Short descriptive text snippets
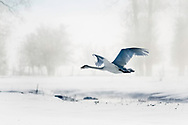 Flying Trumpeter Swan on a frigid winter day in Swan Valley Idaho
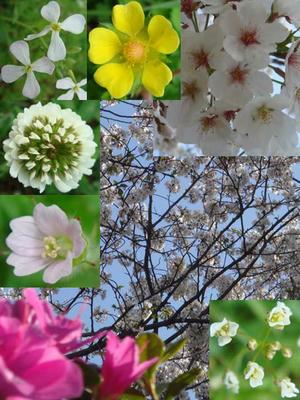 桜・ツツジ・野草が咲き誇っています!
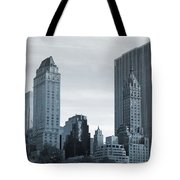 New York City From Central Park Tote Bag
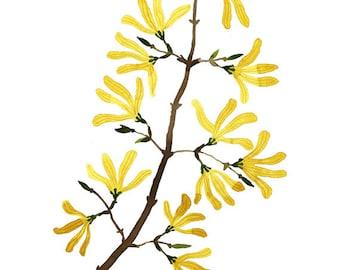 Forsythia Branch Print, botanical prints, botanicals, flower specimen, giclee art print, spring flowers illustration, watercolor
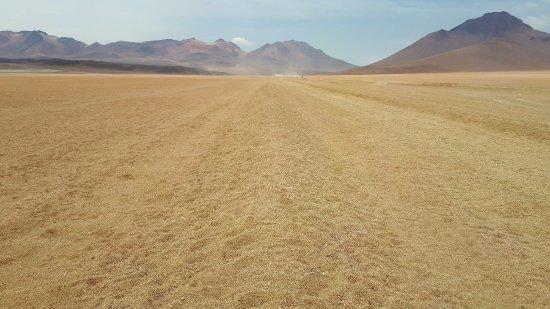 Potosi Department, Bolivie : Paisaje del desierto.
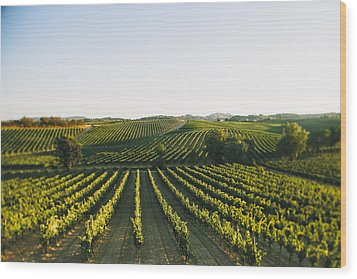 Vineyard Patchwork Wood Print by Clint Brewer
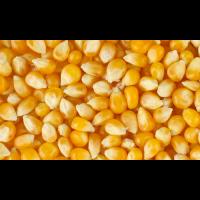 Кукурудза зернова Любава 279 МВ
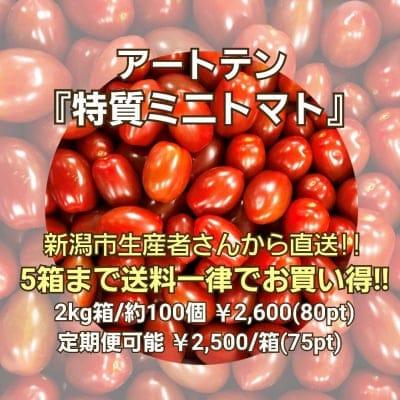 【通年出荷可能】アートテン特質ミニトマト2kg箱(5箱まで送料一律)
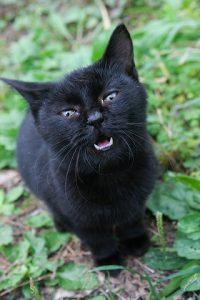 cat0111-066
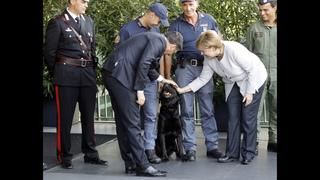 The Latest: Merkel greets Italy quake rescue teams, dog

* YOUR OBJECTIVE:
Pictures should be omitted. Please return exactly the lines from the line that holds "Forsythia Branch Print, botanical" through the end of the records.

* YOUR RESPONSE:
 Forsythia Branch Print, botanical prints, botanicals, flower specimen, giclee art print, spring flowers illustration, watercolor
 Potosi Department, Bolivie : Paisaje del desierto.
 Vineyard Patchwork Wood Print by Clint Brewer
 Кукурудза зернова Любава 279 МВ
 【通年出荷可能】アートテン特質ミニトマト2kg箱(5箱まで送料一律)
 cat0111-066
 The Latest: Merkel greets Italy quake rescue teams, dog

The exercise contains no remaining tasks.